For the average big tech giant, politics is a third-tier risk at best: The companies and moguls strategically spread out their political donations, and only occasionally do executives run afoul of elected officials, or get hauled in front of Congress.

Musk is different. After being out of the political wind for years, he has jumped full-bore into the American culture wars, attacking Democrats by name, re-platforming Donald Trump and hosting elaborate Twitter threads suggesting collusion between the FBI and his own company. He’s also aligned himself with Republicans, encouraging votes for the GOP in the 2022 midterms and backing a Ron DeSantis run for president in 2024, earning him the kind of support from the GOP that other tech billionaires can only dream of.

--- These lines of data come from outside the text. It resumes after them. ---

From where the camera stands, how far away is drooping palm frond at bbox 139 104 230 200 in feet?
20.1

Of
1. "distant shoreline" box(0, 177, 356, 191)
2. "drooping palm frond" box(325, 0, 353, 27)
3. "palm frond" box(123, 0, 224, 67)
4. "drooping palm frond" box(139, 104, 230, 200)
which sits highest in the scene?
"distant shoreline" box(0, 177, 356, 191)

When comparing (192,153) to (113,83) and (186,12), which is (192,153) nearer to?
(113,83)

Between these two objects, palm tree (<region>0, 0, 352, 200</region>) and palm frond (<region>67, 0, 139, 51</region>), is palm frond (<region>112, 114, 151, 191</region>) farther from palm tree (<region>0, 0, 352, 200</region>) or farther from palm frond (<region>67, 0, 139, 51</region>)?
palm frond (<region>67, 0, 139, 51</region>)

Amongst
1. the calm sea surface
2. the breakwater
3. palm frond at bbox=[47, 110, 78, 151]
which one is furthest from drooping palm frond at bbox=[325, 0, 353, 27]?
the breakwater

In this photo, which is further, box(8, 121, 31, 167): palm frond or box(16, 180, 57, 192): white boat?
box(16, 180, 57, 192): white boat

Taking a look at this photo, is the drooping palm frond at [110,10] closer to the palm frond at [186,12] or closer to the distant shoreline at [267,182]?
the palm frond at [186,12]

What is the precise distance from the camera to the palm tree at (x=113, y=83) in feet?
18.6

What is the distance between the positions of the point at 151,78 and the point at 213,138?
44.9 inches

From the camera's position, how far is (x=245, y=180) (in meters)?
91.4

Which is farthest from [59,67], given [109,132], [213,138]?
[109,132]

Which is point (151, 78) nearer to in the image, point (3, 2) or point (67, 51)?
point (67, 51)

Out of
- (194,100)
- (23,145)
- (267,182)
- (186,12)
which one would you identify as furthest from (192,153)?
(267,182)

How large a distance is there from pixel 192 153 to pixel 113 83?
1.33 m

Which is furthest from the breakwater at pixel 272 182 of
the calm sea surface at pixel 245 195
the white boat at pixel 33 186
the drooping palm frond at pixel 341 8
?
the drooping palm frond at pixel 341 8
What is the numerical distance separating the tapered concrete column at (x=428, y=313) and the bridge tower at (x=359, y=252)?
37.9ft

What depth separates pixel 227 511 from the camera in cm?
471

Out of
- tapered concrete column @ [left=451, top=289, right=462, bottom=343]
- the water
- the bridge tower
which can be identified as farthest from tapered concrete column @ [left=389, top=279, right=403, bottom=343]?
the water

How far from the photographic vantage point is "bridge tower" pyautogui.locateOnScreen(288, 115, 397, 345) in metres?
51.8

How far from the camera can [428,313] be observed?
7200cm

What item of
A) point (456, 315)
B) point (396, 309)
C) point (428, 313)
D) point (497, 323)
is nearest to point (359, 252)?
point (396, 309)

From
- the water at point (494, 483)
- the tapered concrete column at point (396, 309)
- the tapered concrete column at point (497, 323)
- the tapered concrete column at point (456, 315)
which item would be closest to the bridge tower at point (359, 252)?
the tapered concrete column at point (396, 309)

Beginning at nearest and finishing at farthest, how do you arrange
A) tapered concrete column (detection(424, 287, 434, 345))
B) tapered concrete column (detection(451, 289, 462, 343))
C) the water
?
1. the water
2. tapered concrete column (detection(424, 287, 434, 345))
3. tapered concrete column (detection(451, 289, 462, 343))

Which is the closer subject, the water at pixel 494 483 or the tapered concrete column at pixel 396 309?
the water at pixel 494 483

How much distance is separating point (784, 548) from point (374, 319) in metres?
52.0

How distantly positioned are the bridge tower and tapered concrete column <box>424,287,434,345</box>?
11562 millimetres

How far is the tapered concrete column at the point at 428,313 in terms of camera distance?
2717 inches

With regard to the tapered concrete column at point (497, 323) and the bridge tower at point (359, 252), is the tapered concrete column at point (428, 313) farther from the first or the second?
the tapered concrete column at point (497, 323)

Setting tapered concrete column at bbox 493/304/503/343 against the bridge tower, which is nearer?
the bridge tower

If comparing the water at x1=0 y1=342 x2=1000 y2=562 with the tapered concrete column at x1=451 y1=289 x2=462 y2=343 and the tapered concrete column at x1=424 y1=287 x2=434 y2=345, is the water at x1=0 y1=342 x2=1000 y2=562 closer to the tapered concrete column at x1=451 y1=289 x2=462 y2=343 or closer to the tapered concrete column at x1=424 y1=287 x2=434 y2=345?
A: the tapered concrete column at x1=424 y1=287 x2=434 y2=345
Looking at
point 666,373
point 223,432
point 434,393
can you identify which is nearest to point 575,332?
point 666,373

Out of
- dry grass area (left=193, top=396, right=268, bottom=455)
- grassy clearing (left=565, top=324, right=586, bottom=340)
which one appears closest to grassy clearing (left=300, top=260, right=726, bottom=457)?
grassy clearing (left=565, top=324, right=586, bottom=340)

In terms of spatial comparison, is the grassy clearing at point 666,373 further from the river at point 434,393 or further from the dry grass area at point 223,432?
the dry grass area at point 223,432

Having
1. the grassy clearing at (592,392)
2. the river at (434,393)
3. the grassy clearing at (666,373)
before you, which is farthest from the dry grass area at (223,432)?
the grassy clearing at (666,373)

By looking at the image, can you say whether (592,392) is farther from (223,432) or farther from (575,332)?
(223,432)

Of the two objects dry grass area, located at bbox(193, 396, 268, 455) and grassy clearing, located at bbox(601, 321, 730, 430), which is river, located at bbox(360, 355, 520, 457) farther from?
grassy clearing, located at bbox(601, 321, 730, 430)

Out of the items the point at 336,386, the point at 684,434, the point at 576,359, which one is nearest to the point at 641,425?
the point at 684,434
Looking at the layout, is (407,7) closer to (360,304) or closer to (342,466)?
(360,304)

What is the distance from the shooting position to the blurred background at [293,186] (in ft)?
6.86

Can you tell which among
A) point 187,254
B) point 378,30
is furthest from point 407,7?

However, Congress has failed to pass bipartisan tech legislation — and is unlikely to next year under a split House and Senate — so the action is expected to continue in state capitals where legislatures have passed the most aggressive laws regulating tech platforms to date.

So far, there has been more smoke than fire on the political front. But a bigger consumer platform could easily change that, as activists, think tanks, elected officials and voters increasingly see Musk as a player in American political life – either for better or worse.

CORRECTION: An earlier version of this report misspelled Ian Adams' name.